**Trecho selecionado**
Migalhas de Peso

Jogos eletrônicos e o consumidor: responsabilidade civil pela perda de uma vida ou algo a mais?

Estamos diante de um mercado multimilionário no qual, infelizmente, as preocupações sociais e jurídicas não se adequam à sua grandeza.

27/1/2015

Abordarei hoje um tema que jamais pensei que um dia fosse escrever juridicamente a respeito: vídeo game, ou melhor, jogos eletrônicos de uma maneira geral. Não, evidentemente, por uma suposta ausência de relevância no cenário mundial, mas sim por um grande (e não menos tolo) preconceito social existente sobre o tema.

Mas, como bom apreciador, afinal, além de advogado e eterno acadêmico, sou “gamer” desde os tempos do saudoso Atari e dos primeiros títulos do eterno Mario, aquele que, em que pese “Super”, adora um cogumelo e entrar pelo cano.

Assim, se você leitor se encontra entre aqueles que creem estar diante de uma verdadeira perda de tempo, aconselho que interrompam sua leitura agora.

**Requisitos**
1 – Responda, com base no trecho selecionado:
(a) Que data aparece no trecho?
(b) Desde os tempos de qual console quem escreve se declara "gamer"?
(c) O que se aconselha a quem crê estar diante de uma verdadeira perda de tempo?
2 – Na frase do trecho selecionado que começa com "Mas, como bom apreciador", que condições são atribuídas a quem escreve depois da palavra "afinal"?

**Dados fornecidos**
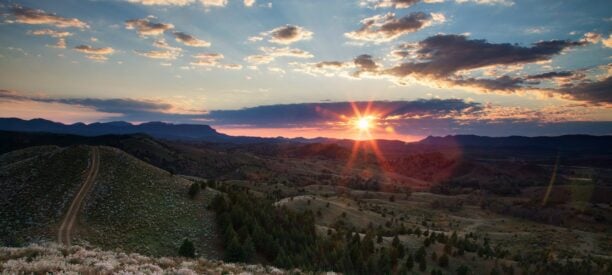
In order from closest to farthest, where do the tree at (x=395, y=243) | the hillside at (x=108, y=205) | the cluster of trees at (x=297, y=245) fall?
the hillside at (x=108, y=205) → the cluster of trees at (x=297, y=245) → the tree at (x=395, y=243)

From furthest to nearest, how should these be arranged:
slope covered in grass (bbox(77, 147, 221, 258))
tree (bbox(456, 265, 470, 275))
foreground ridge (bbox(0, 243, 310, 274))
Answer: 1. tree (bbox(456, 265, 470, 275))
2. slope covered in grass (bbox(77, 147, 221, 258))
3. foreground ridge (bbox(0, 243, 310, 274))

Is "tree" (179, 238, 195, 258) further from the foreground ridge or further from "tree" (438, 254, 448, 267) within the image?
"tree" (438, 254, 448, 267)

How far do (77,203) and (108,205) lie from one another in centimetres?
309

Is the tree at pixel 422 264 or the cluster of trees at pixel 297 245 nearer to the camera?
the cluster of trees at pixel 297 245

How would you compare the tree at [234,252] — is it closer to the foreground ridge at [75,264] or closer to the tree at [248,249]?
the tree at [248,249]

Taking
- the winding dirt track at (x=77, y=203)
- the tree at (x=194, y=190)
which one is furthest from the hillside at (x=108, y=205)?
the tree at (x=194, y=190)

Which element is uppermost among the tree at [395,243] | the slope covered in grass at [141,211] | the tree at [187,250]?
the slope covered in grass at [141,211]

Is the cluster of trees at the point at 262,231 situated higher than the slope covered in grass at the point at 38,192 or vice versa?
the slope covered in grass at the point at 38,192

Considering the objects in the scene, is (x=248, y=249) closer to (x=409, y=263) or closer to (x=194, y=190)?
(x=194, y=190)

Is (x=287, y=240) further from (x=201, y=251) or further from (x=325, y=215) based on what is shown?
(x=325, y=215)

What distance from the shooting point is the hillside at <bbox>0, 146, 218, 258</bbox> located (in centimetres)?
3572

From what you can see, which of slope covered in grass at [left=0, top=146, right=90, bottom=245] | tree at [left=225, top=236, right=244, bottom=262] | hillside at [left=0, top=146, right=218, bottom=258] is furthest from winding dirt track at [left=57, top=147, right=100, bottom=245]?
tree at [left=225, top=236, right=244, bottom=262]

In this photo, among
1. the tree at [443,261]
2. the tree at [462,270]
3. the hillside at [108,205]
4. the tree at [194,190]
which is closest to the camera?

**Respostas**
1 –
(a) 27/1/2015.
(b) Do Atari.
(c) Que interrompa a leitura agora.

2 – Advogado, eterno acadêmico e "gamer".